Les Etats "ont le devoir de protéger les journalistes qui couvrent les conflits armés, comme le rappelle la dernière résolution du Conseil de sécurité des Nations unies sur le sujet", a-t-il encore indiqué.
A New York, le comité pour la protection des journalistes (CPJ) a exprimé la même inquiétude, tandis que le New York Times a fustigé dans un éditorial cette semaine des règles qui pourraient rendre la couverture de conflits armés par les journalistes "plus dangereuse, lourde et sujette à la censure".
'Juridiquement exact'
Heidi Kitrosser, professeur de droit constitutionnel à l'université du Minnesota, qui travaille en particulier sur les questions liées au secret d'Etat, estime également que les formulations du Pentagone peuvent contenir en germe une restriction de la liberté de la presse.
"Les implications potentielles sont inquiétantes", a-t-elle déclaré à l'AFP. Le nouveau texte poste question, parce qu'il est "en conflit avec les principes constitutionnels américains", et aussi parce qu'il peut "potentiellement être invoqué par des régimes autoritaires pour justifier leurs propres éliminations de journalistes", a-t-elle dit.

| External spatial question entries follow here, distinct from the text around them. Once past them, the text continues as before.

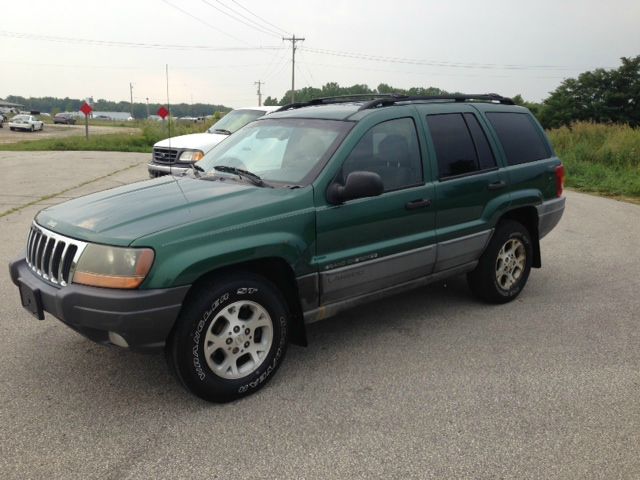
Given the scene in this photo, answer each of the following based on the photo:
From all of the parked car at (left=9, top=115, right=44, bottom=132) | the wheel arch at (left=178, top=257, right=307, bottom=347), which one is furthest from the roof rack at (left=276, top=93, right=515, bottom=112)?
the parked car at (left=9, top=115, right=44, bottom=132)

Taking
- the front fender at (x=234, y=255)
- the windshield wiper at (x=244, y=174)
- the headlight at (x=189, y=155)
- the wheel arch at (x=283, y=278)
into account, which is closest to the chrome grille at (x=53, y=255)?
the front fender at (x=234, y=255)

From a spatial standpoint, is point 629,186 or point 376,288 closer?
point 376,288

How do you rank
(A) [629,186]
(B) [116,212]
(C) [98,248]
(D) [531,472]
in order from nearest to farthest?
(D) [531,472]
(C) [98,248]
(B) [116,212]
(A) [629,186]

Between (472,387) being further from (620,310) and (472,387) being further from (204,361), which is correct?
(620,310)

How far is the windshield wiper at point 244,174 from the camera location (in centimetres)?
370

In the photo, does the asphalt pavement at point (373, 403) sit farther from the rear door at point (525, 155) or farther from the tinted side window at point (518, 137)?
the tinted side window at point (518, 137)

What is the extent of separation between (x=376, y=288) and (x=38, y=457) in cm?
232

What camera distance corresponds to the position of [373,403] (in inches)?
130

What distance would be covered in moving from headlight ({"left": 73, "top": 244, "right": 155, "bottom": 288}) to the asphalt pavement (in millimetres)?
776

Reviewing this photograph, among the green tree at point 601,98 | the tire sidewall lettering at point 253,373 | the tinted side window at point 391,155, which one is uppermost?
the green tree at point 601,98

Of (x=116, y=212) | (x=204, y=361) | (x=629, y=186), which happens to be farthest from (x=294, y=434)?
(x=629, y=186)

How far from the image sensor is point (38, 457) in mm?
2732

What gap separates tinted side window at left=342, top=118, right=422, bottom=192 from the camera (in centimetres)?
381

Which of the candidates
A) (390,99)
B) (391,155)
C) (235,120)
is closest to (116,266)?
(391,155)
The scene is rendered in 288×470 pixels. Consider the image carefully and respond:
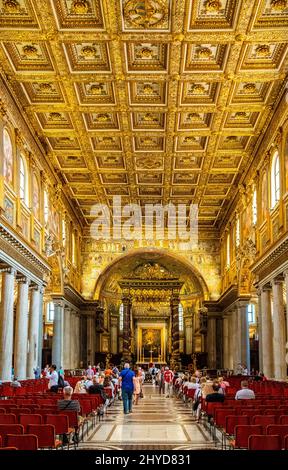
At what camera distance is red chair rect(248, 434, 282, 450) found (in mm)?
8865

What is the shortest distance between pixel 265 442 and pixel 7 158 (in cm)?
1809

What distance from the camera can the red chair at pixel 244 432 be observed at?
10.3 meters

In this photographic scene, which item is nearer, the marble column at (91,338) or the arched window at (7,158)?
the arched window at (7,158)

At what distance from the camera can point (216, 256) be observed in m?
48.5

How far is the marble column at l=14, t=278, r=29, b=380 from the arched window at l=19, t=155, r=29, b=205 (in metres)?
3.65

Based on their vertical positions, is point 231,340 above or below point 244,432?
above

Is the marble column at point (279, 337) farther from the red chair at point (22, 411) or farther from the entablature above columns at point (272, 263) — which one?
the red chair at point (22, 411)

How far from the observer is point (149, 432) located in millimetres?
16047

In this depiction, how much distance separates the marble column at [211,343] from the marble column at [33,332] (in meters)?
19.5

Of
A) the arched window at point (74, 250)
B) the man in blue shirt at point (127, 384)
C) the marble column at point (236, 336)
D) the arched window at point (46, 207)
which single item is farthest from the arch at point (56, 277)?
the man in blue shirt at point (127, 384)

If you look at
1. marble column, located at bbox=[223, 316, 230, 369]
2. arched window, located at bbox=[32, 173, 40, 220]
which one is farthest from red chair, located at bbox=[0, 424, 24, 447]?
marble column, located at bbox=[223, 316, 230, 369]

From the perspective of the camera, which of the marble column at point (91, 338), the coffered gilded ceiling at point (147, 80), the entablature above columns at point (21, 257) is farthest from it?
the marble column at point (91, 338)

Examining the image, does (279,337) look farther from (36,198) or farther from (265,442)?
(265,442)

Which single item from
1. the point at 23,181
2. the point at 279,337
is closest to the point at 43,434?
the point at 279,337
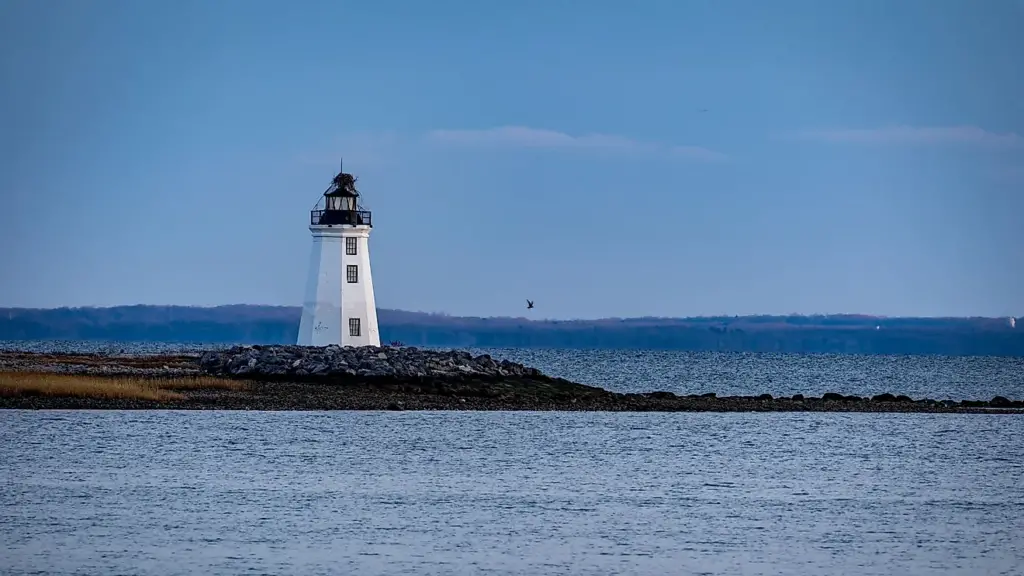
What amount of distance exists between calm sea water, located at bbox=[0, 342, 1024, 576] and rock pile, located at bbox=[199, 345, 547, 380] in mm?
5137

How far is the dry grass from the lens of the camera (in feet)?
150

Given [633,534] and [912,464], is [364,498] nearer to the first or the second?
[633,534]

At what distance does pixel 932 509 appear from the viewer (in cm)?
2950

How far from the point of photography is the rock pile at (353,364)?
5175 cm

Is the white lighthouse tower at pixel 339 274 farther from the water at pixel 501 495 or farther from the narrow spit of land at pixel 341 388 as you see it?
the water at pixel 501 495

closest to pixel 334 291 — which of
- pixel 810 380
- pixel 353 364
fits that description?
pixel 353 364

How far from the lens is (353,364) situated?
51.9 m

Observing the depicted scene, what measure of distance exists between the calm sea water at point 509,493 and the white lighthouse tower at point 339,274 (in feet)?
36.4

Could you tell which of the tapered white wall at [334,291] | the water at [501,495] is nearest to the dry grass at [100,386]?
the water at [501,495]

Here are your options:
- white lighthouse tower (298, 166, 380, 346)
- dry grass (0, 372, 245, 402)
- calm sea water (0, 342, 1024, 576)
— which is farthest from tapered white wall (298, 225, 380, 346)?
calm sea water (0, 342, 1024, 576)

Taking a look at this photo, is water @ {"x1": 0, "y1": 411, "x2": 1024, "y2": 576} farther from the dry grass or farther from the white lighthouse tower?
the white lighthouse tower

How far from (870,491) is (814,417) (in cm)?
1823

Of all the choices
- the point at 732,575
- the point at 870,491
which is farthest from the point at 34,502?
the point at 870,491

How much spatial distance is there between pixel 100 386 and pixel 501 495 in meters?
20.2
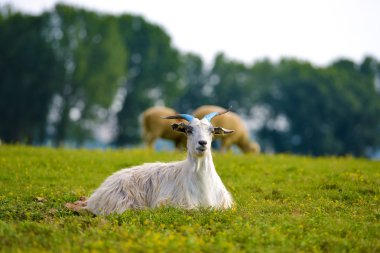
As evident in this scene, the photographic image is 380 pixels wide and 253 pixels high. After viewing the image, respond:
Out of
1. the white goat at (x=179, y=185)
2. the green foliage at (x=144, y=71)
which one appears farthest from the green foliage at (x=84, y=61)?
the white goat at (x=179, y=185)

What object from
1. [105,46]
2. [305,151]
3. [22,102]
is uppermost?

Steven Aftergood, un membre de l'influente Fédération des scientifiques américains également spécialiste des problématiques de confidentialité, relativise quelque peu les critiques, en soulignant que le texte ne fait que reprendre des lois ou des pratiques existantes.
"Cela dépend en grande partie de la manière dont ces lois sont interprétées dans la pratique", a-t-il déclaré à l'AFP.
"Ce qui semble clair, c'est que les positions extrêmes des deux côtés du problème sont fausses. La suppression totale de la couverture journalistique de la guerre est évidemment inacceptable. Mais la notion de liberté absolue de la presse l'est tout autant", a-t-il dit.
"Il y a probablement des secrets légitimes sur le champ de bataille que les militaires ont le droit de protéger. Mais la manière de naviguer entre ces positions extrêmes est moins claire et difficile à énoncer dans l'abstrait", indique-t-il.
"Aux Etats-Unis, au moins, nos valeurs constitutionnelles devraient nous conduire à donner la faveur à la liberté de la presse", a-t-il souligné.
Le Pentagone a pris acte des critiques, n'excluant pas que le manuel puisse être révisé dans certaines de ses formulations.
"Nous maintenons que le manuel est juridiquement exact", a déclaré le lieutenant-colonel Joe Sowers à l'AFP. Mais le Pentagone a commencé à prendre contact avec des responsables de médias pour "lancer un dialogue" sur le sujet, a-t-il ajouté.
La manière dont le manuel a été reçu "est une préoccupation majeure pour nous" et les commentaires que le Pentagone recevra "seront sérieusement pris en compte dans nos actualisations du manuel", a-t-il déclaré.